Well, if you use a free service like Facebook, it seems to me that you have effectively given up the right to any privacy. Ever look at the App Permissions “required” for most “free” apps? I just took a look at the Drive Wise app that is offered by an major NA P & C Insurance company. Scary spyware.
Civil rights are inalienable, which means you have them because you exist, and nobody *can* simply ignore them. I know the US government is completely ignoring a huge amount of it’s own Bill of Rights (and have been since a bit before 9/11) but private corporations can’t hide behind legislation or use fear based propaganda in the way that governments can. If the NSA uses your phone to ‘listen in’ they get away with it, but when Facebook listen’s in (using speech to text) to market to you based on your conversations (they do it all the time. Talk about shoes & you get ads for shoes) they stand a much larger chance of getting in trouble for it. Especially since eventually, the winds of public acceptance always change, and then fear based propaganda always breaks drown & suddenly the people who took advantage of that earlier political climate wind up in front of a federal judge, explaining exactly why company management believes that the constitution does to apply to them.
FB has been disabled on my phone for a long time. To help friends and family, can anyone confirm signing out of the app would be enough to forestall this should it come to fruition?
Yes, I know about 2% (0.2%?) of users will care enough to actually do it.
I cannot count how many times total strangers at bus stops and in public places that you cannot avoid have creeped on people I know. I can’t even grasp how anyone on their right mind would think it would be okay to give such creeped data that identifies the people they are creeping on. I also know people who wish to keep their accounts private (for example teachers not wanting their students to know of their facebook accounts where they converse with their friends and family). That is asides from the fact that the new EU data protection requirements would have something to say about this as well. Who is coming up with these ideas and not able to think two steps ahead?

───

## Aim 1
Gather every line of the listing that contains the word "lies".
The passage above and the listing that follows come from separate, unrelated sources.

## Record excerpts
───

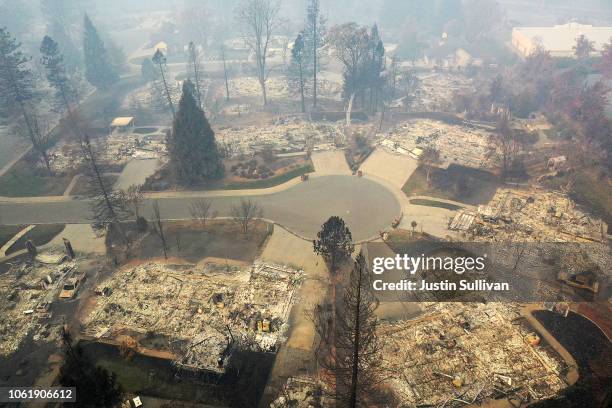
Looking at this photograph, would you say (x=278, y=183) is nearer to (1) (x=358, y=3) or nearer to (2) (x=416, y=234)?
(2) (x=416, y=234)

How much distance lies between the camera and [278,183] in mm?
56406

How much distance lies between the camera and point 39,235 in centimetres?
4766

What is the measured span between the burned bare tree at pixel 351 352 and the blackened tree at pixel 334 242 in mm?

───

## Aim 2
In the passage on online privacy, which words or phrases appear inside quotation marks?

## Final result 1
How much distance lies between the camera and [278,183] in mm?
How much distance lies between the camera and point 39,235 in centimetres?

## Final result 2
required
free
listen in